Belum selesai Lintang mengucapkan salam, Ziana menendang tulang kering Mahanta hingga pria itu mundur selangkah. Belum sempat Mahanta dan Lintang bereaksi, Ziana sudah menerobos keluar dan berlari cepat menuju lift. Diabaikannya panggilan Mahanta di sepanjang lorong itu. Sesampainya di depan lift, Ziana buru-buru menekan tombol lift agar terbuka. Kegelisahan terlihat jelas diwajahnya yang pucat. Beruntung lift itu segera terbuka dan Ziana segera masuk ke dalamnya.

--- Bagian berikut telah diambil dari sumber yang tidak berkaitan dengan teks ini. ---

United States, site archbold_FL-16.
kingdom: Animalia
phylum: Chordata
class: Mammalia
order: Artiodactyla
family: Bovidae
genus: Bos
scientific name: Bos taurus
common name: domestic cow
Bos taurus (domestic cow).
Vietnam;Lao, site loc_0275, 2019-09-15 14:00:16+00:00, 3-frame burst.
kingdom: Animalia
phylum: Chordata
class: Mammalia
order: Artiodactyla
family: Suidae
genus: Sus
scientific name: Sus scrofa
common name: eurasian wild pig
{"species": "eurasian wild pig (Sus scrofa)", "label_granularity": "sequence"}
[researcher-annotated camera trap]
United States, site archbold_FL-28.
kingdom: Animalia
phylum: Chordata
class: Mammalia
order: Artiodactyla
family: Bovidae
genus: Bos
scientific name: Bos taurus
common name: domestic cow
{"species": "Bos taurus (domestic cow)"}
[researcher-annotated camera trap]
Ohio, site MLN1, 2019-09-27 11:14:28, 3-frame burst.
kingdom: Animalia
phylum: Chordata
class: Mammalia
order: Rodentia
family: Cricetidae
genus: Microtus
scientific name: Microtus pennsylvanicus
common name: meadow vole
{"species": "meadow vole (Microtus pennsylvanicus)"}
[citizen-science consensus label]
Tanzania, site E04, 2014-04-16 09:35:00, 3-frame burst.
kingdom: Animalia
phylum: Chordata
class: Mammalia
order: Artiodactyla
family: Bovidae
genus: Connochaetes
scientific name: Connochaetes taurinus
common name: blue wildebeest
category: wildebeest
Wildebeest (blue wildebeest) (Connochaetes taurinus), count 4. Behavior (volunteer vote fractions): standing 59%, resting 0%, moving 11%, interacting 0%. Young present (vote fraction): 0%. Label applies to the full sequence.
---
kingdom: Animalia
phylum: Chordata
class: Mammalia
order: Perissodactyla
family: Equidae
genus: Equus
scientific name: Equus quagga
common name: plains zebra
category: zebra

“Sial! Dia kabur lagi!” umpat Mahanta. Dia segera mengganti pakaiannya dengan satu stel pakaian kerja yang dibawa Lintang. Asisten pribadinya itu tampak berdiri di dekat pintu kamar, tersenyum tipis di balik kacamatanya.  

“Ngomel melulu, bro. Semalam, kamu beneran tidur sama Ziana?” tanya Lintang memecah keheningan di antara mereka.

“Terus menurutmu, aku harus tidur dengan siapa? Untung saja ada dia,” ucapnya dingin, tapi sedetik kemudian berkobar lagi. “Sialan! Siapapun yang menaruh obat perangsang di minumanku dan Ziana, harus membayar mahal!”

Lintang memicingkan matanya, sebagai tanda curiga pada Mahanta. Selain sebagai asisten pribadi Mahanta, Lintang juga salah satu sahabat dekat Mahanta. Sedikit tidaknya, Lintang tahu sifat Mahanta.

“Bukannya kamu sendiri pelakunya? Aku sudah tahu sejak kita menemukan keberadaan Ziana. Di dalam otakmu hanya ada dia. Tiga tahun, bro. Untung kamu nggak gila,” tuduhnya memojokkan Mahanta.

“Diam! Apa perintahku sudah beres?”

“Perintahmu selalu beres, bos. Kecuali untuk masalah Ziana. Kenapa harus dia? Apa nggak ada pilihan lain? Yang lebih kompeten, lebih cantik, lebih__” Lintang terjeda saat Mahanta menatapnya tajam. Otaknya langsung berpikir cepat sebelum menerima surat mutasi ke Antartika. “Sudah beres! Kita bisa ke kantor sekarang, bos.”